I understand that the Badger or Bust television programme was on Sky One in May 2007.
It would cause too many arguments if I had Sky and Sky Sports so I’m catching the series on the repeats on Sky Three, that’s part of the Freeview package.
The business featured in this show, Rooms With A View, is a struggling double gazing firm in Bradford with a turnover of £1.7 million where leads have gone quiet. As a last throw of the dice, the directors have splashed out about £100k on a new showroom but it’s not working.
It’s desperate times so it’s Ruth Badger to the rescue…
If you don’t know the name, Ruth Badger was the runner up on The Apprentice with Alan Sugar several years ago and is operating as a turnaround business consultant.
This business featured in Rooms For A View was a small firm with about 25 employees and three salesman.
Now close your eyes after reading the next sentence and keep them closed until you’ve got a clear visual image. I want you to picture a stereotype double glazing salesman.
Got it clear in your mind?
A killer? Someone who ruthlessly goes after the deal until the prospective customer submits?
Thought so. The double glazing industry has that reputation.
But not these three salesmen.
Two are of mature years and their heart is no longer in it. One says that his aim is to “get as much money from doing as little as possible.”
I suppose you could see this as the definition of efficiency and effectiveness or you could see it as idleness and complacency.
The other salesman was younger, at 45 years old but admitted that he wasn’t committed to the company.
Was this a case of bad apples or bad management?
The management team of two brothers just accepted the situation. There was no leadership and no discipline. The salesmen were indulged with a laugh and a joke.
Unfortunately with weak management and no team spirit, the company was in serious trouble and despite Ruth Badger generating focus and energy in the business, it was too late.
After an intensive week there and a return visit after a week away, things were not progressing as they should. On the second return visit after a month, the company was closed. It had gone into voluntary liquidation.
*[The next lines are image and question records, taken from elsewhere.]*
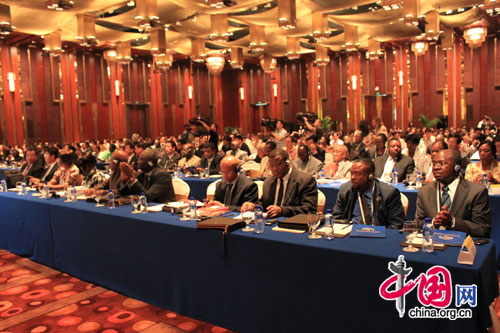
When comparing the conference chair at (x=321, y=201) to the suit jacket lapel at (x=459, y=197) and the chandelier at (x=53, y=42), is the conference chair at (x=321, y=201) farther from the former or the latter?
the chandelier at (x=53, y=42)

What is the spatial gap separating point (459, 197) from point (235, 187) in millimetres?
1973

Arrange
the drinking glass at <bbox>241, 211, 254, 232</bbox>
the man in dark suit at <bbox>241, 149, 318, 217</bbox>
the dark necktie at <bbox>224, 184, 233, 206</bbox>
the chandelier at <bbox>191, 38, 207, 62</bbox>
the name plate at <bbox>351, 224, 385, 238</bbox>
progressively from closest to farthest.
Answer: the name plate at <bbox>351, 224, 385, 238</bbox> < the drinking glass at <bbox>241, 211, 254, 232</bbox> < the man in dark suit at <bbox>241, 149, 318, 217</bbox> < the dark necktie at <bbox>224, 184, 233, 206</bbox> < the chandelier at <bbox>191, 38, 207, 62</bbox>

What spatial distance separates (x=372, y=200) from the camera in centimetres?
330

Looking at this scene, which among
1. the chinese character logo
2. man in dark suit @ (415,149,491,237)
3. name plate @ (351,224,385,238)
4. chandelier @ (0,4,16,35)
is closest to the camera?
the chinese character logo

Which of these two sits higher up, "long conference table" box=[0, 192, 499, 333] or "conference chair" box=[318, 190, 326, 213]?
"conference chair" box=[318, 190, 326, 213]

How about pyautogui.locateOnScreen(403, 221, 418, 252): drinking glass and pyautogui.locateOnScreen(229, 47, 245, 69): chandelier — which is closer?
pyautogui.locateOnScreen(403, 221, 418, 252): drinking glass

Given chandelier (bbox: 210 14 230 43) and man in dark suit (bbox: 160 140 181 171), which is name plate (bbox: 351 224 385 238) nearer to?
man in dark suit (bbox: 160 140 181 171)

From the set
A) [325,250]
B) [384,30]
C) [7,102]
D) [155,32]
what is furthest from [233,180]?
[7,102]

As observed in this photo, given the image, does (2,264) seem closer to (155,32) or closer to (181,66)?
(155,32)

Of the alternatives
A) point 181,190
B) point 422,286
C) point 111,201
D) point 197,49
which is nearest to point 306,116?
point 197,49

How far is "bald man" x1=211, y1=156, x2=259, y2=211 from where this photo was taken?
4.14 metres

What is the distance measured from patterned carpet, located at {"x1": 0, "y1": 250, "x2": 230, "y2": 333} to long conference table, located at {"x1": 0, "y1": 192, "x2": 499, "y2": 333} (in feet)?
0.29

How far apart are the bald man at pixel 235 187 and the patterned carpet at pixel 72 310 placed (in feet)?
3.93

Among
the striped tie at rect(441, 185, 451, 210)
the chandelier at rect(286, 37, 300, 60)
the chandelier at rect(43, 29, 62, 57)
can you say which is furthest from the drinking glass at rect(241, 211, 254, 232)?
the chandelier at rect(286, 37, 300, 60)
The directors had given up. They had enough. It was just too difficult.
This story shows the problem of bring in outside assistance at the 11th hour. The business can start reversing its momentum but sometimes, it is just too late. Businesses run out of time when they run out of cash.
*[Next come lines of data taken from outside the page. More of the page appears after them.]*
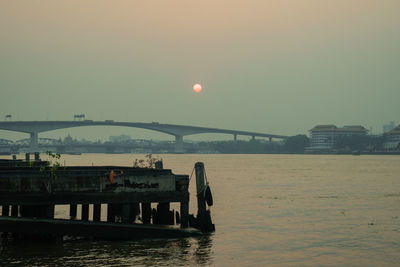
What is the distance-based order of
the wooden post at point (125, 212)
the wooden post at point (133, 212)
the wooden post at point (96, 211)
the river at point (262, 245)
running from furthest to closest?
the wooden post at point (133, 212) → the wooden post at point (96, 211) → the wooden post at point (125, 212) → the river at point (262, 245)

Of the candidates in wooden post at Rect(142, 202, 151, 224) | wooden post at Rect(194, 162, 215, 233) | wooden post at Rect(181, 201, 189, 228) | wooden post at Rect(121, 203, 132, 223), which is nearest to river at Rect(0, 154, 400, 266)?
wooden post at Rect(194, 162, 215, 233)

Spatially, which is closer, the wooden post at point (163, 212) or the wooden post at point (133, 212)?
the wooden post at point (163, 212)

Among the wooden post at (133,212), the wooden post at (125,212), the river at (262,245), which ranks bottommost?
the river at (262,245)

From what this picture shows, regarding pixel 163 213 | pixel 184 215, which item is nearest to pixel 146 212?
pixel 163 213

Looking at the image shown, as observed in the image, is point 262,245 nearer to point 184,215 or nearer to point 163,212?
point 184,215

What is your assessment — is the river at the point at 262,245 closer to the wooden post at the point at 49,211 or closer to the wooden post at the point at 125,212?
the wooden post at the point at 125,212

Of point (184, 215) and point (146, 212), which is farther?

Being television, I wondered whether this was a true story. Surely no company could be this bad. I went to check Companies House to check and there it was.
It confirms that the company is in liquidation and the address is care of insolvency practitioners, Begbies Traynor.
The key message here is…
If you have a struggling company, don’t leave it too late to get help and advice.
Even better, try not to get into this mess in the first place by improving your management skills, and have a vision and a plan for your business.